*What is expected*
Copy every line from the data below in which the string "site" can be found.

═══ Supplied records

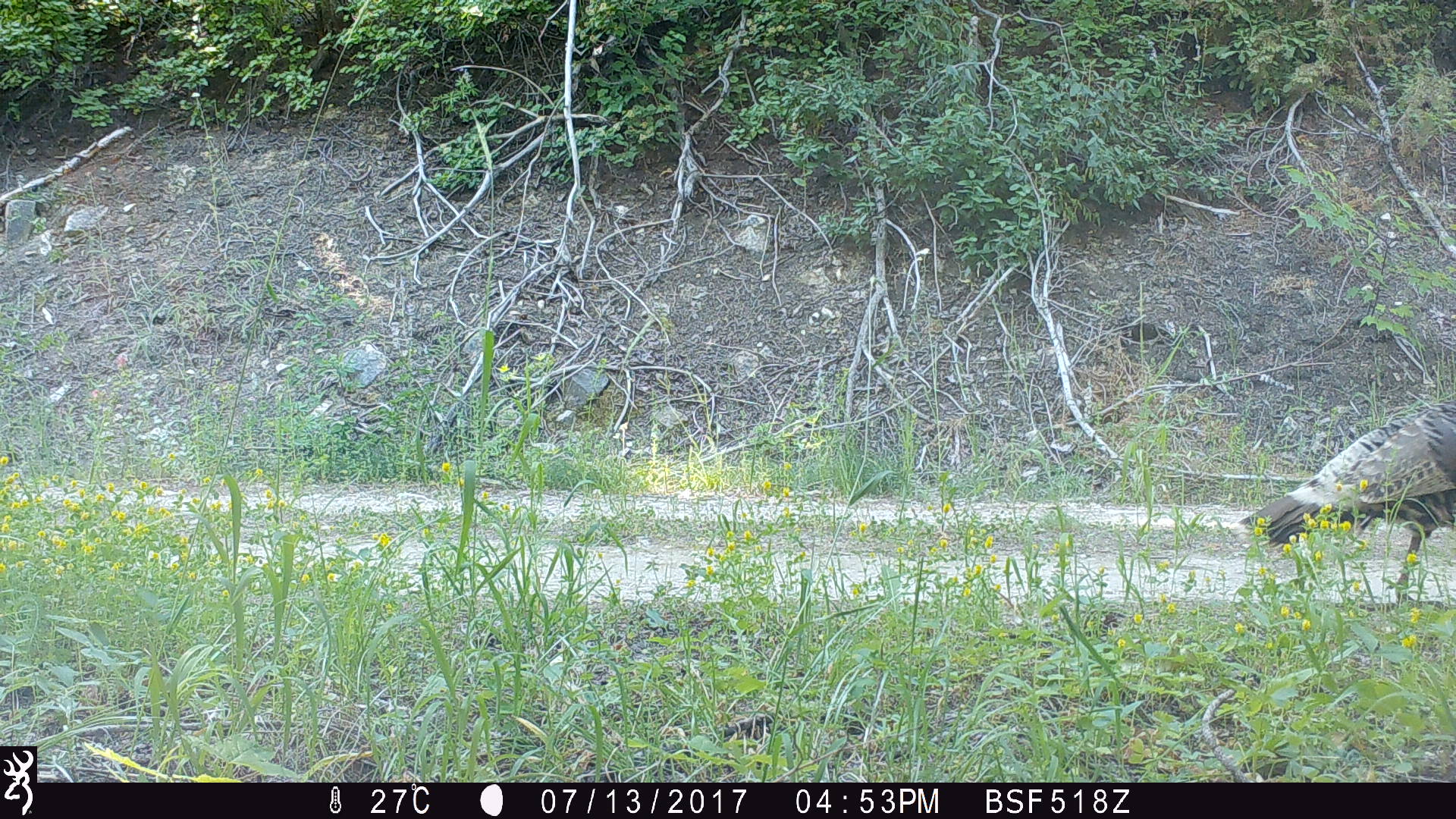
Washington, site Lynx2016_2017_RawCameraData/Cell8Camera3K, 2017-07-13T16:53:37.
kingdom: Animalia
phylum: Chordata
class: Aves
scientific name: Aves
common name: birds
Aves (birds). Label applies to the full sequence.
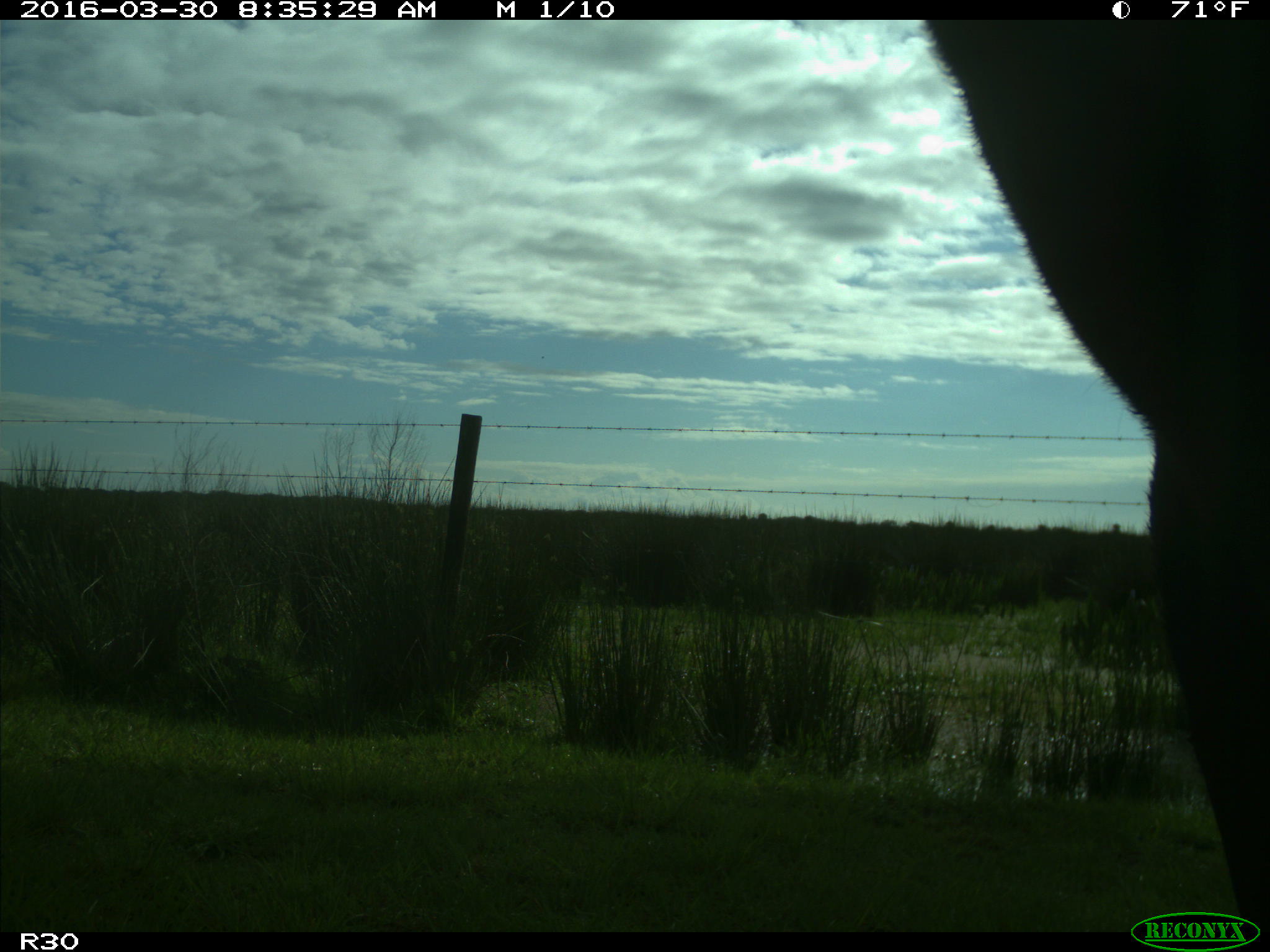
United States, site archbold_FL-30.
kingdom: Animalia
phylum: Chordata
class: Mammalia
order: Artiodactyla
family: Bovidae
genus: Bos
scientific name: Bos taurus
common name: domestic cow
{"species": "Bos taurus (domestic cow)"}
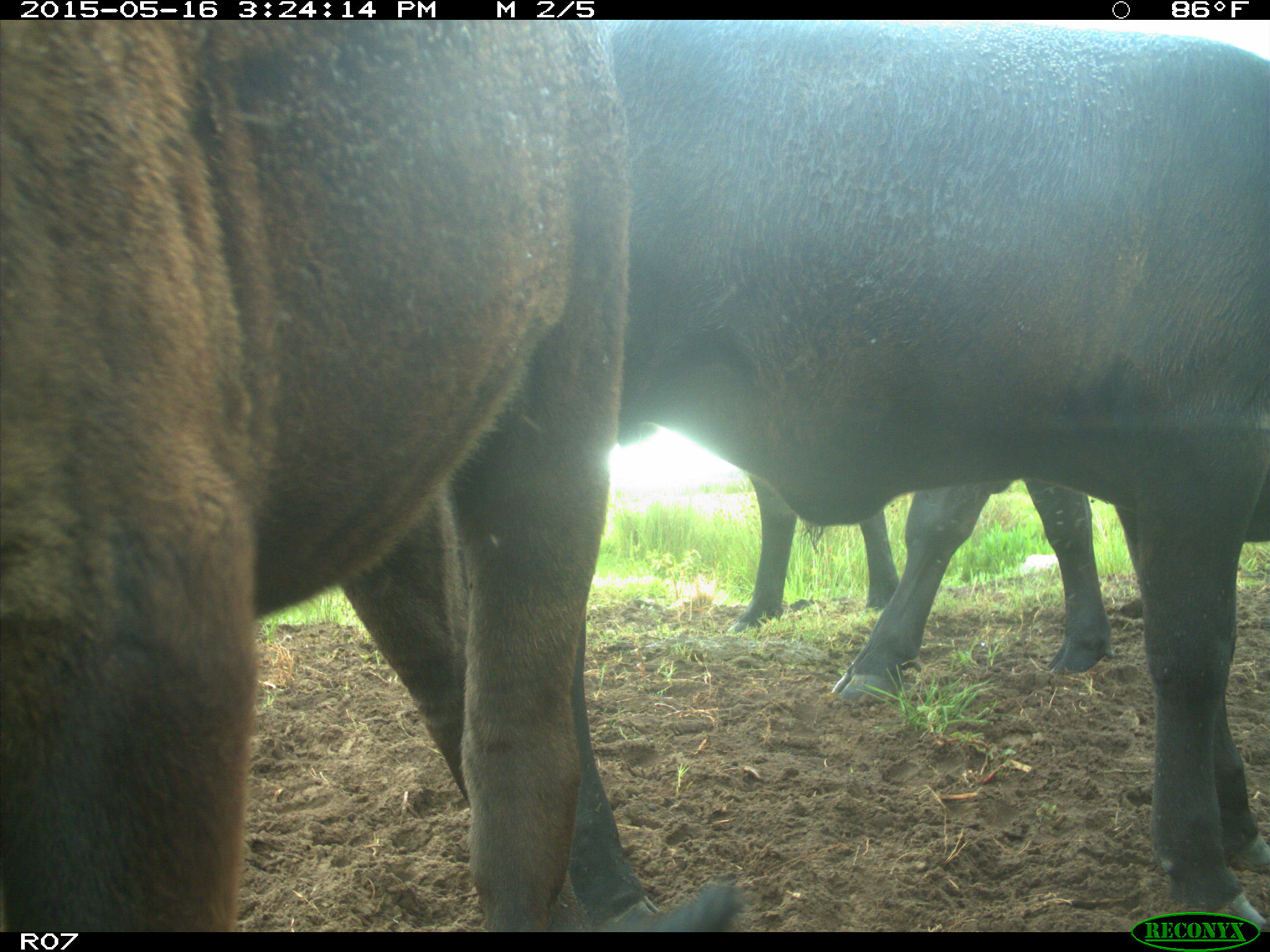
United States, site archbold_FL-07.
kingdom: Animalia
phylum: Chordata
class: Mammalia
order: Artiodactyla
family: Bovidae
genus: Bos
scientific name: Bos taurus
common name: domestic cow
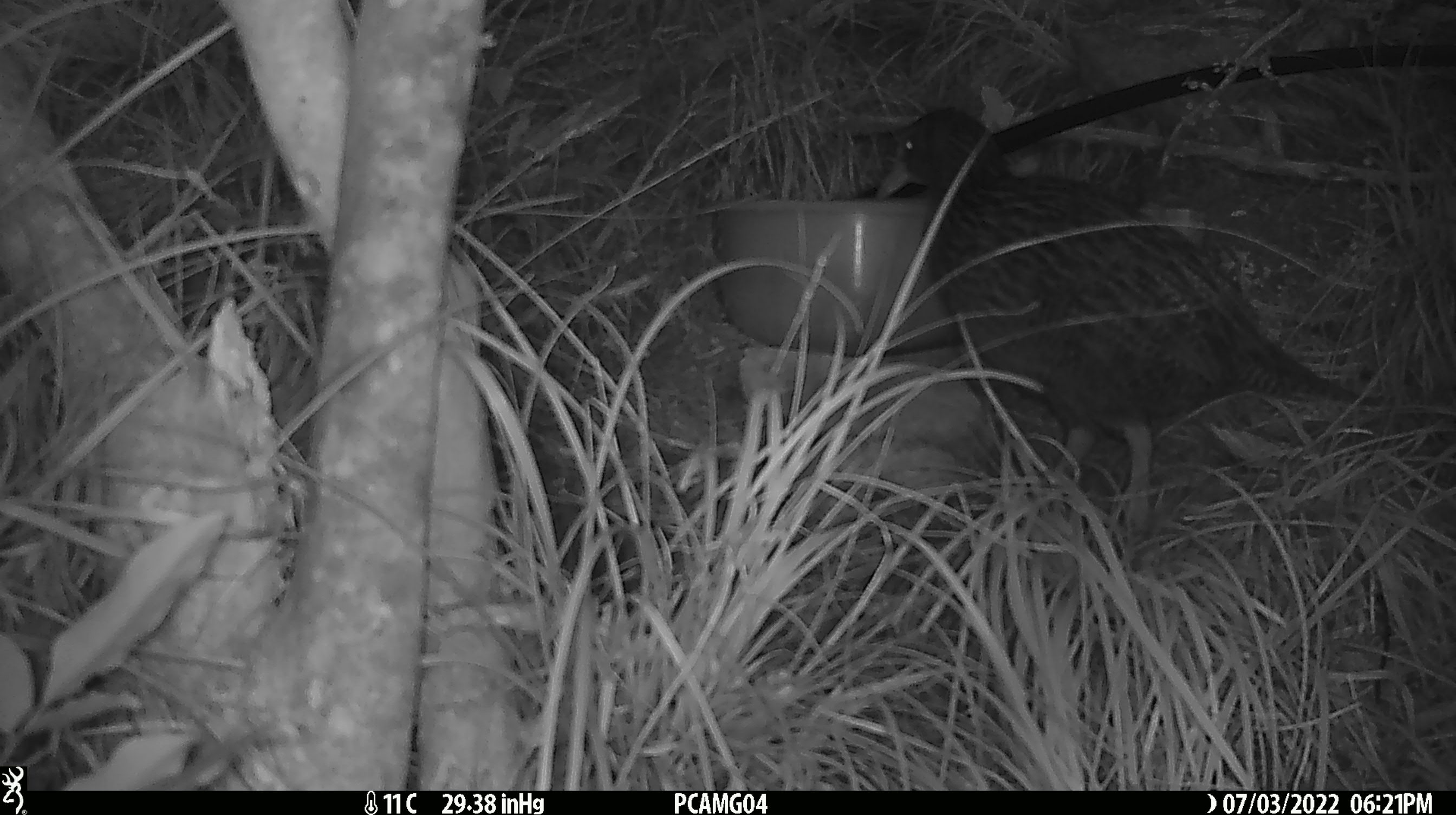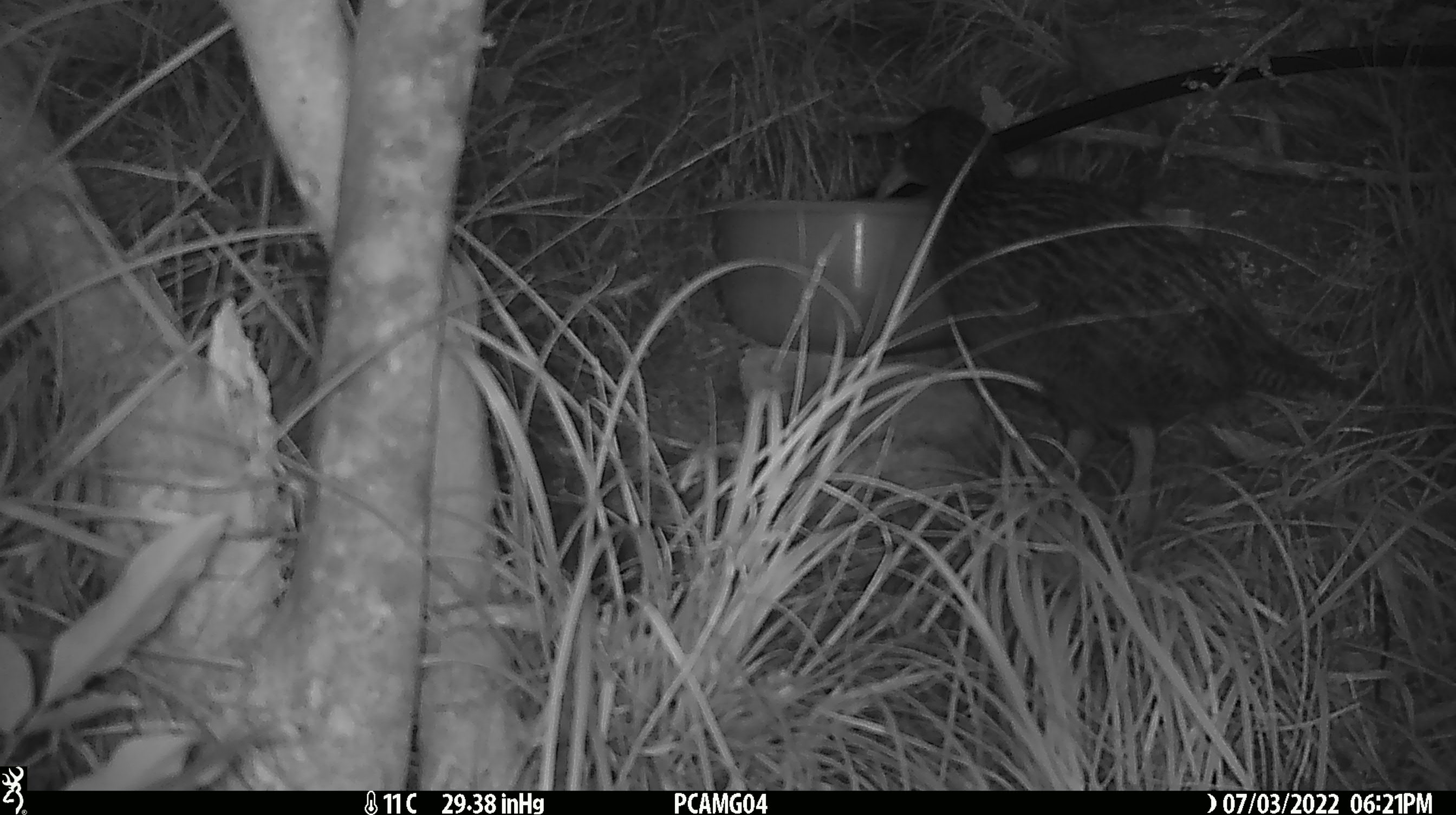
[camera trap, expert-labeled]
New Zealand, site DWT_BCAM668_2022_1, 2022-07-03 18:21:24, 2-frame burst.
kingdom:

══════

*Written solution*
Washington, site Lynx2016_2017_RawCameraData/Cell8Camera3K, 2017-07-13T16:53:37.
United States, site archbold_FL-30.
United States, site archbold_FL-07.
New Zealand, site DWT_BCAM668_2022_1, 2022-07-03 18:21:24, 2-frame burst.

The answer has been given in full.